> **Job**
Quote, without change, all of the lines that follow.
** Start of Material for the task **
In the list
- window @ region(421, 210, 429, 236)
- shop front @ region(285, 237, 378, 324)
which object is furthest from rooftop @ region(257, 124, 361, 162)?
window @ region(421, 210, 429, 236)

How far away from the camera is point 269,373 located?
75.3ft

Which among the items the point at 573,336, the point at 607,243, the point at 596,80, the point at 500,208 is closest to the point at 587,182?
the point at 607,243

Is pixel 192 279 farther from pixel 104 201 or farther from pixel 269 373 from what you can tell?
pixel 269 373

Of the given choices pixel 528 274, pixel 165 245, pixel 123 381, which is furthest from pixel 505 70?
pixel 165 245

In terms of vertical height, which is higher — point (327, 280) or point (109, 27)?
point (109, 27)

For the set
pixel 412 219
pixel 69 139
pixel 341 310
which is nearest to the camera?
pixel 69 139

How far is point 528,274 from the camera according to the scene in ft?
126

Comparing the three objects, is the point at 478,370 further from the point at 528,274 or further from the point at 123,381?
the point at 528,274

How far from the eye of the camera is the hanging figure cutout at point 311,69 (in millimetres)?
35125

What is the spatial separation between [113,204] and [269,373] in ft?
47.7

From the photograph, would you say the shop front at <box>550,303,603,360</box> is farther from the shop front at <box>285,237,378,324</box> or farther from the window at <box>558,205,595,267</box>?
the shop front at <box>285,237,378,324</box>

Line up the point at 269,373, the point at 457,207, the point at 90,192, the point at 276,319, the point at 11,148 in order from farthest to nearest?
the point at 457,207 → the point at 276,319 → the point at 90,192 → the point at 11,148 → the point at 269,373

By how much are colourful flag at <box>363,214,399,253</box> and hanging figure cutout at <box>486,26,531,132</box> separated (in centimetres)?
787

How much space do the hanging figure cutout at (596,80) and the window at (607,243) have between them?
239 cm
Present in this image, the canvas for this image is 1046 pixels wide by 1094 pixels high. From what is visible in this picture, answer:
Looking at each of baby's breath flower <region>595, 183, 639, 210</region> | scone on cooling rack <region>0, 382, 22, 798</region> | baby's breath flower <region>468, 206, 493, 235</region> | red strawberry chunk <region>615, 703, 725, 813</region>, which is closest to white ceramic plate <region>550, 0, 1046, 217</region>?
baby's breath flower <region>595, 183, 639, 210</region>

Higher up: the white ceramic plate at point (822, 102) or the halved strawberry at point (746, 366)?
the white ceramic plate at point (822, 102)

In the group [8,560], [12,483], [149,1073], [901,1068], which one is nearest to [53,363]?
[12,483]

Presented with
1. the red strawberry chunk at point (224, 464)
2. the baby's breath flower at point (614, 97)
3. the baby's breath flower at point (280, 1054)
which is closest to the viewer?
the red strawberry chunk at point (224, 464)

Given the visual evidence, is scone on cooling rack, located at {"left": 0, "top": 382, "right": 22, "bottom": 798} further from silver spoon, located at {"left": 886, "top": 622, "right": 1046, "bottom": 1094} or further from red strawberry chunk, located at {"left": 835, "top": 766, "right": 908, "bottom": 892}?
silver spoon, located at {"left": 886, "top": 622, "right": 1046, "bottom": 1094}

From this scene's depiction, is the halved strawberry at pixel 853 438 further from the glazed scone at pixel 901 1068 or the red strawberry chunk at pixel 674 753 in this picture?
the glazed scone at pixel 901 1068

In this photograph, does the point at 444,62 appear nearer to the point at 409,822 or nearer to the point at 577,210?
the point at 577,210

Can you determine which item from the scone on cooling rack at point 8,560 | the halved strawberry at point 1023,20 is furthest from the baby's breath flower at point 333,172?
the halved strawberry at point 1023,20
** End of Material for the task **
> **Reply**
In the list
- window @ region(421, 210, 429, 236)
- shop front @ region(285, 237, 378, 324)
which object is furthest from rooftop @ region(257, 124, 361, 162)?
window @ region(421, 210, 429, 236)

How far away from the camera is point 269,373 located?
75.3ft

Which among the items the point at 573,336, the point at 607,243, the point at 596,80, the point at 500,208 is closest to the point at 587,182?
the point at 607,243

Is pixel 192 279 farther from pixel 104 201 or farther from pixel 269 373 from what you can tell?
pixel 269 373

Of the given choices pixel 528 274, pixel 165 245, pixel 123 381, which is furthest from pixel 505 70?
pixel 165 245

In terms of vertical height, which is higher — point (327, 280) or point (109, 27)?
point (109, 27)

For the set
pixel 412 219
pixel 69 139
pixel 341 310
which is nearest to the camera?
pixel 69 139

How far is point 528,274 from the camera according to the scene in ft?
126

Comparing the three objects, is the point at 478,370 further from the point at 528,274 or further from the point at 123,381?
the point at 528,274

How far from the eye of the camera is the hanging figure cutout at point 311,69 (in millimetres)?
35125

What is the spatial separation between [113,204] and [269,373] in ft?
47.7

From the photograph, would you say the shop front at <box>550,303,603,360</box> is farther from the shop front at <box>285,237,378,324</box> or farther from the window at <box>558,205,595,267</box>?
the shop front at <box>285,237,378,324</box>

Line up the point at 269,373, the point at 457,207, the point at 90,192, the point at 276,319, the point at 11,148 in order from farthest to nearest?
the point at 457,207 → the point at 276,319 → the point at 90,192 → the point at 11,148 → the point at 269,373

By how much are colourful flag at <box>363,214,399,253</box> and hanging figure cutout at <box>486,26,531,132</box> separated (in centimetres)?
787

How much space do the hanging figure cutout at (596,80) and the window at (607,243) have between them?
239 cm
Present in this image, the canvas for this image is 1046 pixels wide by 1094 pixels high. From what is visible in this picture, answer:
Looking at each of baby's breath flower <region>595, 183, 639, 210</region> | scone on cooling rack <region>0, 382, 22, 798</region> | baby's breath flower <region>468, 206, 493, 235</region> | red strawberry chunk <region>615, 703, 725, 813</region>, which is closest to white ceramic plate <region>550, 0, 1046, 217</region>?
baby's breath flower <region>595, 183, 639, 210</region>

Higher up: the white ceramic plate at point (822, 102) or the halved strawberry at point (746, 366)?
the white ceramic plate at point (822, 102)

In the group [8,560], [12,483], [149,1073], [901,1068], which one is nearest to [53,363]?
[12,483]

Presented with
1. the red strawberry chunk at point (224, 464)
2. the baby's breath flower at point (614, 97)
3. the baby's breath flower at point (280, 1054)
which is closest to the viewer?
the red strawberry chunk at point (224, 464)

Given the visual evidence, is scone on cooling rack, located at {"left": 0, "top": 382, "right": 22, "bottom": 798} further from silver spoon, located at {"left": 886, "top": 622, "right": 1046, "bottom": 1094} or further from red strawberry chunk, located at {"left": 835, "top": 766, "right": 908, "bottom": 892}?
silver spoon, located at {"left": 886, "top": 622, "right": 1046, "bottom": 1094}

From this scene's depiction, is the halved strawberry at pixel 853 438 further from the glazed scone at pixel 901 1068 or the red strawberry chunk at pixel 674 753 in this picture?
the glazed scone at pixel 901 1068

In this photograph, does the point at 444,62 appear nearer to the point at 409,822 or nearer to the point at 577,210?
the point at 577,210

Can you determine which item from the scone on cooling rack at point 8,560 | the halved strawberry at point 1023,20 is furthest from the baby's breath flower at point 333,172?
the halved strawberry at point 1023,20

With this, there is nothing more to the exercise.